A still from 7 Pounds by Sam Green, an official selection of the New Frontier program at the 2021 Sundance Film Festival.  Courtesy of Sundance Institute Photographs must be credited to the photographer and/or “Courtesy of Sundance Institute”.  Unauthorized use, alteration, reproduction or sale of logos and/or photographs is strictly prohibited.

“32 Voices” by Sam Green


“If you’re a filmmaker now, you have to be skilled and able to work with different iterations of cinema,” he said. “If you’re not sharp, versatile and trying new things, you’re dead. Or you teach.” He laughed. “I’ve never gotten any funding from Netflix or anything like that, so I’m just business as usual. My projects are still hard to pitch. My next project is a documentary about trees. I’m not going to go to a pitch forum and sell it. I was grateful , that so far I have not depended on this part of the documentary world.”

On the other hand, it is an indirect beneficiary of the initial documentary boom.

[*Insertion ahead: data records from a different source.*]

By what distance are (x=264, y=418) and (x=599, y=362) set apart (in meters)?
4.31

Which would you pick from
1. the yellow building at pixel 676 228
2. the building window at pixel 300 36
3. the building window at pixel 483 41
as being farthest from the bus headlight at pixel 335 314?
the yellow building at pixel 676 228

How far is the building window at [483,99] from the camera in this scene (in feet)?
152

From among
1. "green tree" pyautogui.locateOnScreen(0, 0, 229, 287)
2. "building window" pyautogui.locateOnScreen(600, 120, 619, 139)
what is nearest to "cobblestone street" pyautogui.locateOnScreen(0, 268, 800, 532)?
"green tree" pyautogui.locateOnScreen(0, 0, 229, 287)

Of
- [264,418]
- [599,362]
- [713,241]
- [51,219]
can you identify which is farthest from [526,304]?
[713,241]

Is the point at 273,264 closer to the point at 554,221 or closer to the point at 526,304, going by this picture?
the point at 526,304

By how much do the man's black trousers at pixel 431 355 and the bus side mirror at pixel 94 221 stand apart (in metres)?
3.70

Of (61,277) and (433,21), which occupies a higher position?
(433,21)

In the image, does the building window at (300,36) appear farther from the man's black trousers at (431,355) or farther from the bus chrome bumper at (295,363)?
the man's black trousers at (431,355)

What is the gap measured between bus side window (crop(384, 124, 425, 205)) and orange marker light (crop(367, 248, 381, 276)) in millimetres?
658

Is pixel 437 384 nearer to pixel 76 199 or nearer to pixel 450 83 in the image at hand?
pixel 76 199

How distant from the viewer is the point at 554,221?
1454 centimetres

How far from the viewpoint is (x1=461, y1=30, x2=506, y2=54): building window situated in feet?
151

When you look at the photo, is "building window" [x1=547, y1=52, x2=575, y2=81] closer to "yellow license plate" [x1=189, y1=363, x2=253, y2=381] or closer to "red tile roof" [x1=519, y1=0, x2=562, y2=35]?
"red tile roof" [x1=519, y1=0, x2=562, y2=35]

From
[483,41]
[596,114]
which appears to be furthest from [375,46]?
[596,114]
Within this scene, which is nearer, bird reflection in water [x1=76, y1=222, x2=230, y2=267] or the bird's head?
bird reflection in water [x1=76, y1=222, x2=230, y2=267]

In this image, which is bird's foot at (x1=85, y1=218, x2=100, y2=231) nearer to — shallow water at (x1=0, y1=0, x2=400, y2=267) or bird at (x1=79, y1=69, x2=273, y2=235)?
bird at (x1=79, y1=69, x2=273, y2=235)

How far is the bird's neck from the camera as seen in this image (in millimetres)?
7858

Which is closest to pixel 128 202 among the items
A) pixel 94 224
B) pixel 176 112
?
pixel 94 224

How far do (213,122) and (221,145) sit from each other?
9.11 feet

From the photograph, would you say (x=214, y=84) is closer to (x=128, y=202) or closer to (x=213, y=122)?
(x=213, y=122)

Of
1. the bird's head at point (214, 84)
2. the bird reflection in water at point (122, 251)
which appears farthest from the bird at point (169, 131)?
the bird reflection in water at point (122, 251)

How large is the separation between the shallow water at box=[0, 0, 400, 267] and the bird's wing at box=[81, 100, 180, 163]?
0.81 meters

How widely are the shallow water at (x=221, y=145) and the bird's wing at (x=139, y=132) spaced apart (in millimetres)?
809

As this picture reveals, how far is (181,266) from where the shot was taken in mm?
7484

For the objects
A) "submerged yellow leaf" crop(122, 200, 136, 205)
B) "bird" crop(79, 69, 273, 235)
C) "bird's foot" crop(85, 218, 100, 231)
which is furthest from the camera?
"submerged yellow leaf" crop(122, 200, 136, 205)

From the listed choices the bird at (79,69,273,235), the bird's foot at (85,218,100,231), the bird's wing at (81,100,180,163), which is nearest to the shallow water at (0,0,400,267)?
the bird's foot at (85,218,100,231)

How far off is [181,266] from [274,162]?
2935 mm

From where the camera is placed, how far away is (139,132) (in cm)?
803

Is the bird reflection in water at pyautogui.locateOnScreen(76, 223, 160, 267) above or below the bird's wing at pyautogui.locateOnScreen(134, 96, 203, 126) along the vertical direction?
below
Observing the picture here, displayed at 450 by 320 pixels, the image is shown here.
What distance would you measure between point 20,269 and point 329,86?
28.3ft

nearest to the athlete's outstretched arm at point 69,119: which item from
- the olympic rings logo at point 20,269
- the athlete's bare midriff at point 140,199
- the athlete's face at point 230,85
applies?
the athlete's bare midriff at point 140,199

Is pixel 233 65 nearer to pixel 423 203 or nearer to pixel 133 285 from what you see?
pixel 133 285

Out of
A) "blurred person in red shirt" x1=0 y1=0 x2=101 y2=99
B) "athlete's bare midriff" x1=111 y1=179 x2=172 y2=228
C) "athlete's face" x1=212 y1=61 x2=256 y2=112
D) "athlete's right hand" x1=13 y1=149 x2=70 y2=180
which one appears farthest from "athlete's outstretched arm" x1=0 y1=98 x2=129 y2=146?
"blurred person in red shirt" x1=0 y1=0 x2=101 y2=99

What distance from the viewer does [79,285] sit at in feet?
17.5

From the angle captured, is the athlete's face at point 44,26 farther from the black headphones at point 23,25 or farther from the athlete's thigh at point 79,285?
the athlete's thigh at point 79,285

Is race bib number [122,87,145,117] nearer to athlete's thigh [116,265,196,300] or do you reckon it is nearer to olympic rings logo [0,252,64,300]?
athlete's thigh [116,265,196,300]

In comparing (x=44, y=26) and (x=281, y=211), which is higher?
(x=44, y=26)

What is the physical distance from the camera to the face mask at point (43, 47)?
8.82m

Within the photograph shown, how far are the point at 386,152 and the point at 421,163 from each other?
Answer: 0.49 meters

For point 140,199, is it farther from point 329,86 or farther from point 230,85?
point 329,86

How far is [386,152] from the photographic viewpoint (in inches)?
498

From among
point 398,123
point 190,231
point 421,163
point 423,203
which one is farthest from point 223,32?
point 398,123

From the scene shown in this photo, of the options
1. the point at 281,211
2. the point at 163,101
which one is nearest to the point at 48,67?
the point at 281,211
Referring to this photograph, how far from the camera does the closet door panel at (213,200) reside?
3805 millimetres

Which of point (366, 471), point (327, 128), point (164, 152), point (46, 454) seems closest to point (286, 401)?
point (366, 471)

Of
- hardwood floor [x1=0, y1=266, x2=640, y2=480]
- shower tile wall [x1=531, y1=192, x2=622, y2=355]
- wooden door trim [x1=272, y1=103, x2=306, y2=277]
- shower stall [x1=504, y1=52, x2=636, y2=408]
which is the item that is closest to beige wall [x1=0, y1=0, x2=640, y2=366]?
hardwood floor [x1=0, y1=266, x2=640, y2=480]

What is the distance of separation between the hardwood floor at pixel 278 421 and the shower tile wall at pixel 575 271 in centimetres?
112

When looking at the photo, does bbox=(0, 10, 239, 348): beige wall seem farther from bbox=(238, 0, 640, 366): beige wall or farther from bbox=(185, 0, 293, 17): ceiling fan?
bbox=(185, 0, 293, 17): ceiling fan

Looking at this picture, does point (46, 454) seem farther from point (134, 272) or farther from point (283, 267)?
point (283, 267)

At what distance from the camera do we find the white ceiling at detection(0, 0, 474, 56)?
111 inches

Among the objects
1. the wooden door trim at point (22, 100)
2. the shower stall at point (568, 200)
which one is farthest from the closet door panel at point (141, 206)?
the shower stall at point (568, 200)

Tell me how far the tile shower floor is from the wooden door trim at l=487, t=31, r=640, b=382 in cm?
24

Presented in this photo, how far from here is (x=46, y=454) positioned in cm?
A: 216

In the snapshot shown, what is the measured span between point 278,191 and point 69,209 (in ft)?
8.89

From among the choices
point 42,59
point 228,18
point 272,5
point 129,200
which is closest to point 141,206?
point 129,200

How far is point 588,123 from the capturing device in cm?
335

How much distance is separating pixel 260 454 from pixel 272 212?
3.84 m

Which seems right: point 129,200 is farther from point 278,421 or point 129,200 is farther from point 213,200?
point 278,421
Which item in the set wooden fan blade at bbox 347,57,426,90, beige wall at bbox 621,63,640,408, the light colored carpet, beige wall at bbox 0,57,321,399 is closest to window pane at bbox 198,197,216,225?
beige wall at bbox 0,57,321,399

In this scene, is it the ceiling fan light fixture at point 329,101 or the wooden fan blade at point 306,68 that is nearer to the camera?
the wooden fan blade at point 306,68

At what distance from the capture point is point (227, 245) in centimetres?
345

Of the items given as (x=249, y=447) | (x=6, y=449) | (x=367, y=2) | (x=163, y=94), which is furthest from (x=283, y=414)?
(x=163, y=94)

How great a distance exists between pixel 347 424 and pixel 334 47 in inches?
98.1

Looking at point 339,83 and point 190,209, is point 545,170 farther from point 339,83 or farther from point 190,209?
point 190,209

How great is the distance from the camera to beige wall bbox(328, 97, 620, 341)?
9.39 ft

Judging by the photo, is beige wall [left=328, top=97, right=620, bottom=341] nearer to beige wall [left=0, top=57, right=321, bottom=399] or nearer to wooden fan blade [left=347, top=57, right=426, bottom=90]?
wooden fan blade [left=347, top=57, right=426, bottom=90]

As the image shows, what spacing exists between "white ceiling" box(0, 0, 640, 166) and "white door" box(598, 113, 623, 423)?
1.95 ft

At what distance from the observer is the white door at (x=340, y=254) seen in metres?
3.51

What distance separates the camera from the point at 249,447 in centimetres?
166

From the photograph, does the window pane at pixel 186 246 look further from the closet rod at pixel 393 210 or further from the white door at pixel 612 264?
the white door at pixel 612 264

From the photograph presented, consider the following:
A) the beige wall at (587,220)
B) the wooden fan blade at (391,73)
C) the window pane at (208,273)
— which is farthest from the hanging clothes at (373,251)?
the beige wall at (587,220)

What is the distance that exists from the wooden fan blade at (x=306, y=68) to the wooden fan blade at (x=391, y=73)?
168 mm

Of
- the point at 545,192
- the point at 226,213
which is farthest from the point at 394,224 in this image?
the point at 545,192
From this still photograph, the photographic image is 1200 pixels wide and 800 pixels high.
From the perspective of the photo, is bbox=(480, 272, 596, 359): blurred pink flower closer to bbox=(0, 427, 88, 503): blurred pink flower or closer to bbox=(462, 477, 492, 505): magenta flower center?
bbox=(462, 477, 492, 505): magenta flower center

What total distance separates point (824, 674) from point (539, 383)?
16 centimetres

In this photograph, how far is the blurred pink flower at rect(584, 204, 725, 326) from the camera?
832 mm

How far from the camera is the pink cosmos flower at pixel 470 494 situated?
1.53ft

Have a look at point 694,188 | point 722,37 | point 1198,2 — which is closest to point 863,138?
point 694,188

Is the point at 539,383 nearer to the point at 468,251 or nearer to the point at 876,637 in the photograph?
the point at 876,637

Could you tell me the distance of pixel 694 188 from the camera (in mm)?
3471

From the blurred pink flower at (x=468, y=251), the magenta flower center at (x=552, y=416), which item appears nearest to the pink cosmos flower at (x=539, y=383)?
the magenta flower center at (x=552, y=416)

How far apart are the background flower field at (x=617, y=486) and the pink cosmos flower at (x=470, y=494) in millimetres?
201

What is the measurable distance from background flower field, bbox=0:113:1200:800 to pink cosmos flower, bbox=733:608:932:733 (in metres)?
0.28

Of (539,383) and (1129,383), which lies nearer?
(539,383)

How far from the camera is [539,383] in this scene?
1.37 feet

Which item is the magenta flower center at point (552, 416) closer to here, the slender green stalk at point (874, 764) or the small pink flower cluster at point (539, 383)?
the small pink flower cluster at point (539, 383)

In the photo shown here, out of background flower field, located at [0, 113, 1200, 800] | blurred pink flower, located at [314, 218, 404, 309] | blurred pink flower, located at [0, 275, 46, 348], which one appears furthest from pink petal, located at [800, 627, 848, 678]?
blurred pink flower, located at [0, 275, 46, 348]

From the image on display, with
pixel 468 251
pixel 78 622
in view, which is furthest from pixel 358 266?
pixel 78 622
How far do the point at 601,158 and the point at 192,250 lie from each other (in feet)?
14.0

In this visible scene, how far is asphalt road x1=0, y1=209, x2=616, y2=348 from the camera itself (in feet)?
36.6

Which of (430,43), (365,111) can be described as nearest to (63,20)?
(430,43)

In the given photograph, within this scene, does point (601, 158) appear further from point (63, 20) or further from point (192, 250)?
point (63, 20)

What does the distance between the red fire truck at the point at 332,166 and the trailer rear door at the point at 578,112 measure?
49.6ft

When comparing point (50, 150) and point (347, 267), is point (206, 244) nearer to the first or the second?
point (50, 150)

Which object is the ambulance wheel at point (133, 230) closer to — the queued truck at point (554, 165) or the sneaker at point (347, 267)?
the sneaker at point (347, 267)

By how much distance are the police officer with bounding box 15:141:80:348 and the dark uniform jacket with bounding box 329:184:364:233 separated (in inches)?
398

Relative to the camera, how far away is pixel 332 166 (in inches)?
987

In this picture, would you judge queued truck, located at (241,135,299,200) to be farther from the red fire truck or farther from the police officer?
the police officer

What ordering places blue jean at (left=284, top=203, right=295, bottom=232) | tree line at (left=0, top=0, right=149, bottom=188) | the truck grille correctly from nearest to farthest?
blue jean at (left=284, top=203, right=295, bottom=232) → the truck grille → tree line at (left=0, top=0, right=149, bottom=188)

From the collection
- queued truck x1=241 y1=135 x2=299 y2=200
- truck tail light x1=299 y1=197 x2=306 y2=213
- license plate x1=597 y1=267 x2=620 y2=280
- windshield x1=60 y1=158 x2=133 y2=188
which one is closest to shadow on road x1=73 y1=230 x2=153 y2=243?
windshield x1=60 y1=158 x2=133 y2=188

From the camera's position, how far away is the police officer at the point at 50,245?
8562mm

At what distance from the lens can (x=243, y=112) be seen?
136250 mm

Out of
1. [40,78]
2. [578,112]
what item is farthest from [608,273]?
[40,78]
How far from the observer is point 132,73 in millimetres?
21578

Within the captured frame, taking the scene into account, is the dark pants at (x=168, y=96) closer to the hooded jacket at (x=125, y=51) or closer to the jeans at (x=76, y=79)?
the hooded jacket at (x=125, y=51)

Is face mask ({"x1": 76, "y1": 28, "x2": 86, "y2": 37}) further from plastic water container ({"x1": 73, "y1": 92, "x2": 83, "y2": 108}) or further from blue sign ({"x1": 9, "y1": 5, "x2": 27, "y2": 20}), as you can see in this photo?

Green made “32 Sounds” for about $800,000, with a mix of grants and equity, much of which came from Impact Partners, the same company behind the Netflix miniseries “Harry and Meghan.” However, he also drew on resources beyond the film industry, including a live media residency at MASS MoCA, which allowed him to workshop the live version.

“The movie world is capitalism,” Green said. “The performing arts world is still some kind of socialist model. These shows don’t always have to break even in ticket sales. It helps me live in an economy like this.”

This flexibility allowed him to improvise when new opportunities arose at work. After Green performed “32 Sounds” live at BAM last year, outgoing Film Forum director Karen Cooper approached her about a recorded version and put her in touch with Oscar-winning sound designer Mark Mangini (“Mad Max: Fury Road”). a new 7-on: 1 mix.

“A lot of the magic of the film is the spatial element, so it was difficult to figure out how to translate that to a 7:1 mix, but in some ways it was better,” Green said.

By being a headphone-only experience, “32 Sounds” has a much longer lifeline than his previous efforts. “It’s the only way to make a documentary about sound that can be shown in all kinds of theaters, many of which are ugly,” Green said. “This ensures that everyone has the same sound experience. This is the epitome of the artist who controls the audience experience.”

My favorite sequence in “32 Sounds” is the dance break, when Green and Sampson essentially turn up the volume and encourage the crowd to get up and party. When I watched the film in Sundance’s 3D Virtual Cinema, many viewers moved their virtual avatars around the room and made them jump to simulate the right mood. Still, I suspected at the time that the IRL crowds would come down a lot harder. “I’ve noticed during the live shows that people get really into it,” Green said. “I think everyone is tired of Netflix. That cheers me up.”

Green’s work may seem too parochial and eccentric for any specific business takeaway, but I’d argue the opposite: instructive because niche and eccentric, it proves that working on the margins and questioning the boundaries of the medium can result in more innovative ways of bringing art to the world. In this respect, “32 Sounds” deserves to be heard in more ways than one.

As always, I look forward to your feedback in the weekly column: [email protected]

Browse past details of this column here.